La capsule Orion est donc sauvée.

Barack Obama l’a dit lors de sa récente intervention devant le personnel de la NASA, si le programme Constellation de retour à la Lune est annulé, le concept de la capsule Orion est conservé. Le lieu de vie des astronautes ne servira pas à aller sur la Lune, mais devrait servir à terme, de capsule de secours à l’ISS. Cette capsule dans une version sans doute moins grande que celle imaginée pour la Lune, sera amarrée à la station spatiale internationale en tant que véhicule d’évacuation d’urgence.

Cette capsule il faut donc… la construire.

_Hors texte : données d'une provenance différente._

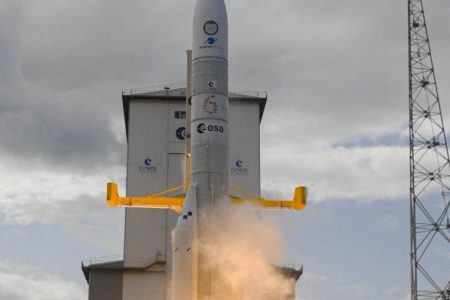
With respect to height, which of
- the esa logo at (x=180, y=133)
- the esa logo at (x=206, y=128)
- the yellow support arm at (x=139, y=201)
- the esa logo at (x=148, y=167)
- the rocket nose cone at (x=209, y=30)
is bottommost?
the yellow support arm at (x=139, y=201)

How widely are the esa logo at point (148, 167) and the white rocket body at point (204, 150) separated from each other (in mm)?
25326

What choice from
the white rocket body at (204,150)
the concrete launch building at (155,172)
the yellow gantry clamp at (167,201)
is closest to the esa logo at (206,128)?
the white rocket body at (204,150)

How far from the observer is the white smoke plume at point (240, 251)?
37.9 m

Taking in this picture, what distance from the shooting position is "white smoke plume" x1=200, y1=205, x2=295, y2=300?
3788 cm

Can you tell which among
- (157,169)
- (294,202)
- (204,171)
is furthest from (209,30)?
(157,169)

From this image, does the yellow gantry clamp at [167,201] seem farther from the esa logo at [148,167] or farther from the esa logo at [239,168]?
the esa logo at [239,168]

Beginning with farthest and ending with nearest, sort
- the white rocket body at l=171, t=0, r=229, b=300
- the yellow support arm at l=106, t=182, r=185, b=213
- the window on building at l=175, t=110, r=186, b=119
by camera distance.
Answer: the window on building at l=175, t=110, r=186, b=119
the yellow support arm at l=106, t=182, r=185, b=213
the white rocket body at l=171, t=0, r=229, b=300

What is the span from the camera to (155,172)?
216 feet

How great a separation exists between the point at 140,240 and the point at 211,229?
26.8 meters

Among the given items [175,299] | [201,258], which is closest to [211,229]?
[201,258]

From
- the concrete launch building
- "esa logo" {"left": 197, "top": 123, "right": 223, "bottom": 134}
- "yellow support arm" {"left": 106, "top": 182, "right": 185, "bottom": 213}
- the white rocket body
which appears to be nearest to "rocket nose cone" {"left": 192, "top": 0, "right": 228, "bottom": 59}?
the white rocket body

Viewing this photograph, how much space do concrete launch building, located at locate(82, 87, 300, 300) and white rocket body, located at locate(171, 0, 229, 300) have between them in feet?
Result: 81.8

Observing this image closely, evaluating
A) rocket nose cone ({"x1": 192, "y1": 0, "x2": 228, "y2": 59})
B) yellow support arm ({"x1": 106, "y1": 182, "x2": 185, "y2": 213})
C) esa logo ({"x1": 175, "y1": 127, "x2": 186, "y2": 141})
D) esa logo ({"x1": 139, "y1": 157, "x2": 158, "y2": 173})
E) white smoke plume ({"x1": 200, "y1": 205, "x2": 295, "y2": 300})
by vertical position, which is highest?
rocket nose cone ({"x1": 192, "y1": 0, "x2": 228, "y2": 59})

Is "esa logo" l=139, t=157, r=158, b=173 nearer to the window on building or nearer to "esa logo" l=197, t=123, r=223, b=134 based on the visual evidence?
the window on building
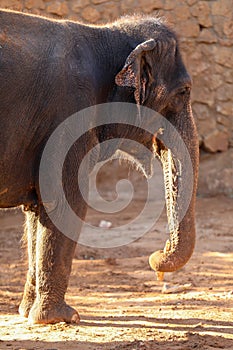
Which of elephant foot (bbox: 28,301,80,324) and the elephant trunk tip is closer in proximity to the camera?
elephant foot (bbox: 28,301,80,324)

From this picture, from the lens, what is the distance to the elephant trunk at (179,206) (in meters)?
5.50

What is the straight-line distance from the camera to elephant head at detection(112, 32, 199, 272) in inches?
215

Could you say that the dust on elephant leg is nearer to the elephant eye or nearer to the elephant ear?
the elephant ear

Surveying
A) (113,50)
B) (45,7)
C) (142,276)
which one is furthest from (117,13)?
(113,50)

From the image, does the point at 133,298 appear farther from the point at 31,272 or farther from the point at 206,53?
the point at 206,53

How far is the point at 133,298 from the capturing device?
21.0 feet

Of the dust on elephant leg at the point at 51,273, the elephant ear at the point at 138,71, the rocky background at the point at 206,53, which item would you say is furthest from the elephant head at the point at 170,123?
the rocky background at the point at 206,53

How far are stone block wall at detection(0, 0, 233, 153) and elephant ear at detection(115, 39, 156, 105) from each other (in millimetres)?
4336

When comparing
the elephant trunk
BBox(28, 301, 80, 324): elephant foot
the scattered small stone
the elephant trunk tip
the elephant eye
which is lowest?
BBox(28, 301, 80, 324): elephant foot

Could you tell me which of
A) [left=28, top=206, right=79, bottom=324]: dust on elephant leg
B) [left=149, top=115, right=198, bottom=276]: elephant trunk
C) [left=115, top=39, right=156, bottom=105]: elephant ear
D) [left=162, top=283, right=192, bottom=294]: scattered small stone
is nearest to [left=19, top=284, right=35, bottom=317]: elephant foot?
[left=28, top=206, right=79, bottom=324]: dust on elephant leg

Et logiquement, le travail a repris, avec comme première préoccupation la sécurité des astronautes, qui prendront place à bord du nouveau vaisseau : comment les sauver si un incendie se produisait sur le pas de tir avant le lancement, ou si la fusée porteuse une fois lancée, fonctionnait mal ?  L’agence spatiale américaine a ainsi testé début mai un système d’éjection d’urgence de la capsule Orion. Le test d’éjection s’est déroulé dans le désert du Nouveau Mexique :

Le mécanisme a projeté Orion à 720 kmh en seulement 2 secondes et demi, à près de 2000 mètres d’altitude. ( à cette vitesse là, mieux vaut avoir mis sa ceinture… ). Les parachutes s’ouvrent ensuite permettant à la capsule de redescendre relativement lentement sur la terre ferme ( à une vitesse de 8 mètres par seconde tout de même, là encore mieux vaut rester attaché ! ). Le système est prévu pour que la capsule retombe à environ 1,5 km du pas de tir.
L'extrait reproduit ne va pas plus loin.